En CM2 ils deviennent plus téméraires et font les 400 coups dans la cour de récré ou dans la salle de classe ; les petits mots passent de trousse en trousse volent dans les airs, des têtards sont glissés dans la fontaine de l’école. Parfois, ils se voient à l’extérieur chez des copains, tout le monde sait que Juliette est l’amoureuse de Flo et réciproquement. Ils s’aiment comme des enfants, sans se le dire, dans la simplicité emplie de certitudes. On le sait, on le ressent, on dévoile ses sentiments par intermédiaires.
« Machine a dit à machin, que tu m’aimes, c’est vrai ? » Trop de pudeur, peut-être, pour prononcer ces phrases d’adultes qui n’ont que peu de sens à cet âge finalement.
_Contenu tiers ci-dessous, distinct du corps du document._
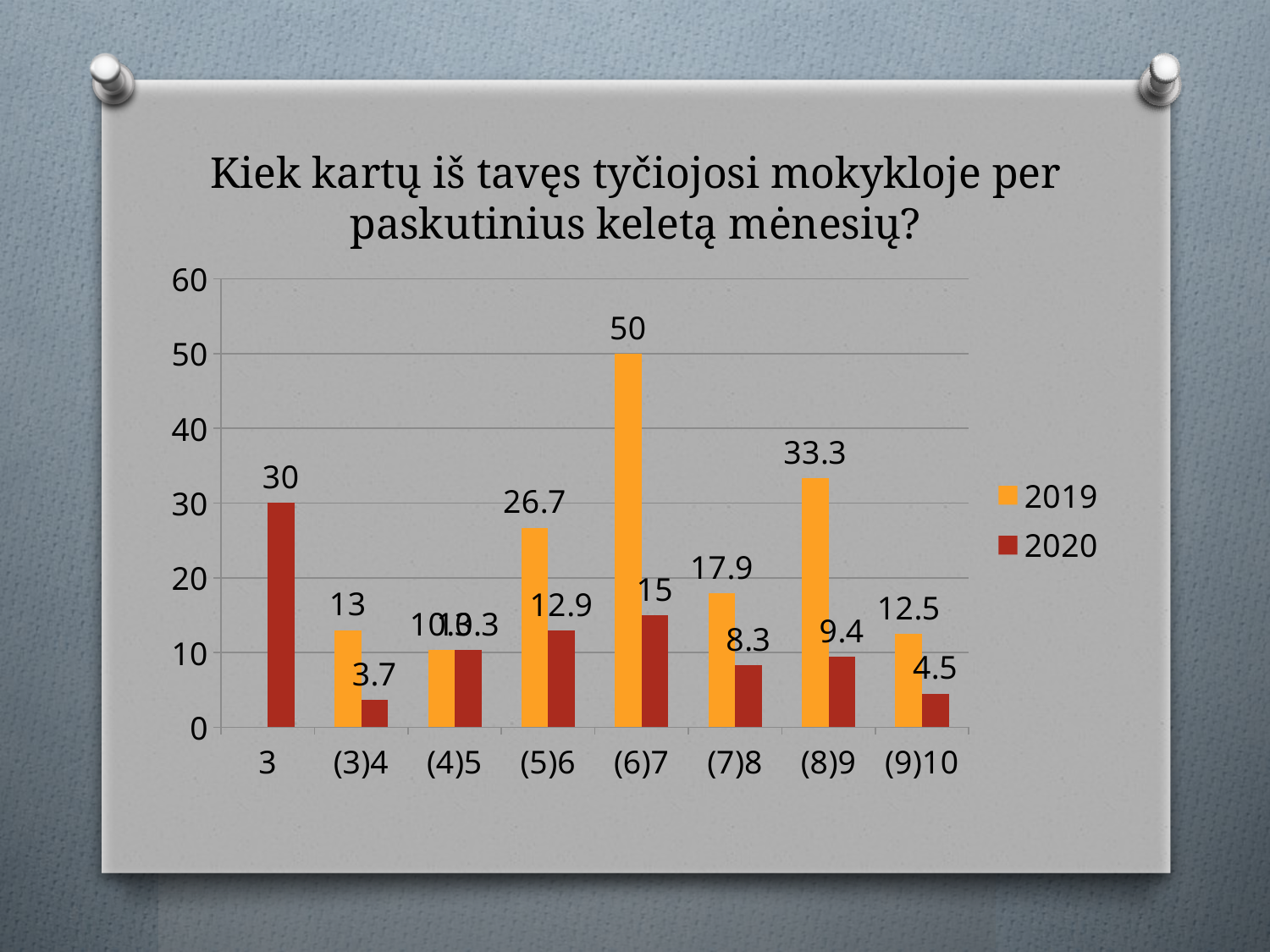
How many categories are shown on the x axis? 8 What is the 2019 value for category (8)9? 33.3 What is the 2019 value for category (6)7? 50 Which category has the lowest 2020 value? (3)4 Is the 2019 value for category (7)8 greater or less than 20? less Which category has the highest 2019 value? (6)7 What is the 2020 value for category 3? 30 How many series does the legend list? 2 Which is larger for category (5)6: the 2019 value or the 2020 value? 2019 What is the difference between the 2019 and 2020 values for category (6)7? 35 What kind of chart is shown on the slide? bar chart What is the 2020 value for category (9)10? 4.5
Quand ils entrent au collège, ils sont séparés. Juliette fait Allemand, un mauvais coup de Noël qui en tant que linguiste, pense que l’avenir appartient aux germanistes. Flo, lui a pris Anglais comme presque… Le monde entier. Ils ne sont plus dans la même classe, mais s’arrangent pour se voir le plus possible, pour se croiser dans les couloirs, échanger un sourire, ou juste se frôler. Elle se mariera avec lui de toute façon, elle est en persuadée. Ils en ont parlé ensemble au téléphone, la date n’est pas arrêtée, mais elle le sait, elle le sent dans son ventre, quand leurs regards se croisent, et même quand il a le dos tourné.
C’est bien une preuve ça, non ?
Au début de son année de 5ème, Noël quitte son poste à Vichy et devient maître de conférences à Angers.
Juliette ne sait pas trop où c’est… Apparemment, c’est en France, mais en réalité, elle se moque un peu de la Géographie, ça n’a jamais été sa matière préférée.
Elle préfère se concentrer sur sa petite vie de collégienne aux Célestins, parce qu’en vrai, la vie des adultes a l’air bien compliquée.